Kaynak Metin >>
▼▼▼

وَلْيَخْشَ الَّذ۪ينَ لَوْ تَرَكُوا مِنْ خَلْفِهِمْ ذُرِّيَّةً ضِعَافًا خَافُوا عَلَيْهِمْۖ فَلْيَتَّقُوا اللّٰهَ وَلْيَقُولُوا قَوْلًا سَد۪يدًا
yukarıda zikrettiğimiz Allah ve Rasûlü’nü tanıtma kısmına biraz dikkat çekmek istiyoruz.
Terbiye dönemi âlimlerimizin açıklamasına göre hamilelik döneminden başlayıp altı yaşına kadar devam etmektedir. Bu dönemde terbiye edilememiş çocukların Allah ve Rasûlü’ne yakınlaşması istisnalar haricinde oldukça zor olmaktadır. Bu eğitimi kaçırmış bireylere dinin erkânlarını yerine getirmek bıkkınlık hissi uyandırabilmektedir. Fakat çocuklar bu evrelerini dini terbiyenin de esas olduğu kreşlerde veya ilkokullarda geçirmiş iseler her gün eve geldiklerinde öğrendikleri yeni bilgileri anne-babaları ile paylaşıp onları sevindirirler. Şöyle ki akşam yemeği sonrası anne-babalar çocuklarına bugün okulda ne öğrendin diye sorduklarında çocuklar tatlı dil ve çocuksu sesleri ile Kur’an’dan iki üç ayet okurlarsa, ebeveynin hissettiği mutluluk güneş ışığının âlemde ulaştığı mesafe kadar yükselir.

▲▲▲

Alıştırma Verileri >>
▼▼▼

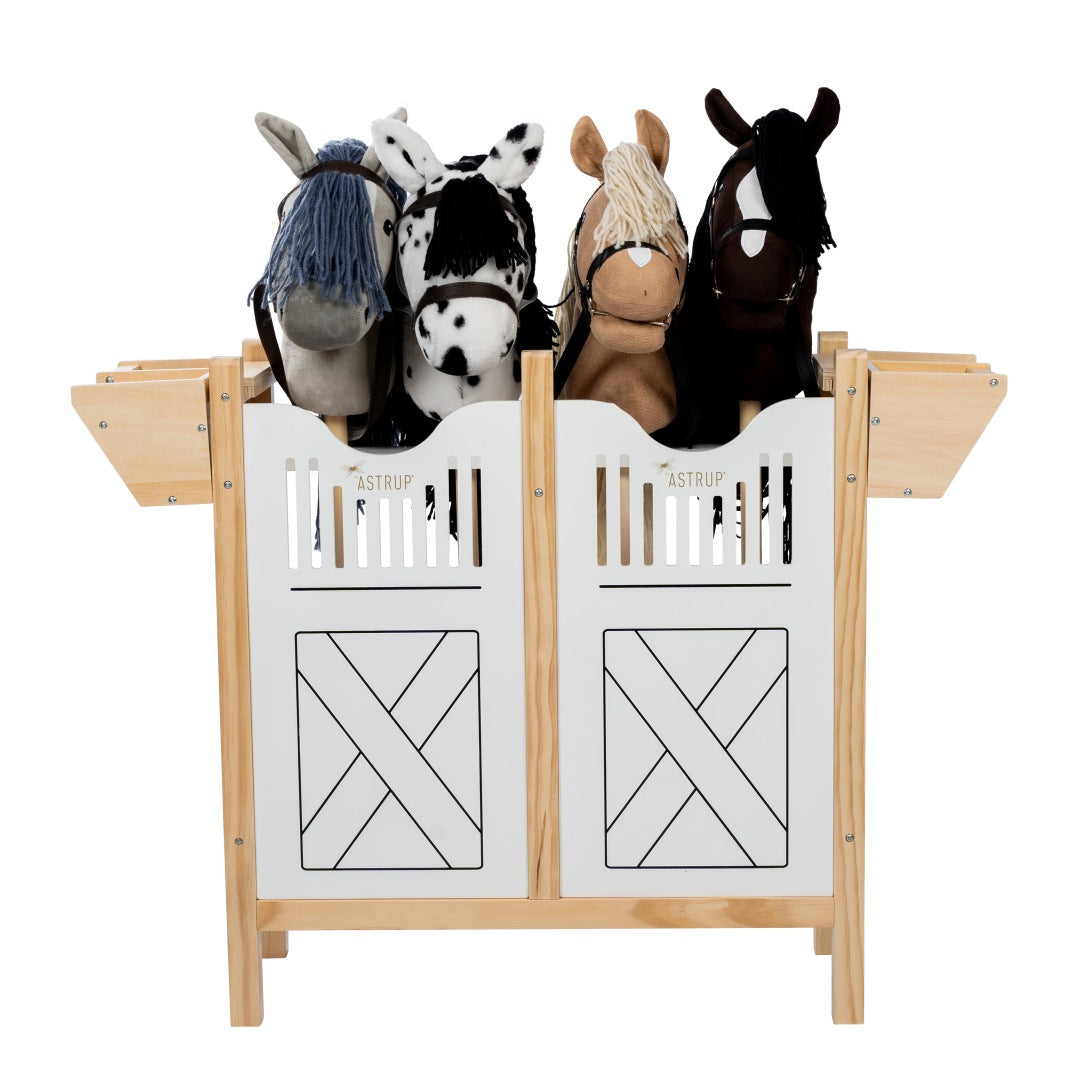 Pferdestall für 4 Hobby Horse | byAstrup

▲▲▲

Yapılacak İşler >>
1. Çocuk terbiyesi hakkındaki metnin "وَلْيَخْشَ الَّذ۪ينَ لَوْ" ile başlayıp "dikkat çekmek istiyoruz." ile biten kısmını, "dikkat" yerine "ilgi" koyarak yeniden yazın.
2. Çocuk terbiyesi hakkındaki metinde geçen "Terbiye dönemi âlimlerimizin açıklamasına göre hamilelik döneminden başlayıp altı yaşına kadar devam etmektedir." cümlesini İngilizceye çevirin.
Buradaki verilerin metinle hiçbir bağlantısı yoktur.

Verilen Cevaplar >>
1.
وَلْيَخْشَ الَّذ۪ينَ لَوْ تَرَكُوا مِنْ خَلْفِهِمْ ذُرِّيَّةً ضِعَافًا خَافُوا عَلَيْهِمْۖ فَلْيَتَّقُوا اللّٰهَ وَلْيَقُولُوا قَوْلًا سَد۪يدًا
yukarıda zikrettiğimiz Allah ve Rasûlü’nü tanıtma kısmına biraz ilgi çekmek istiyoruz.

2. According to the explanation of our scholars, the period of upbringing begins in pregnancy and continues until the age of six.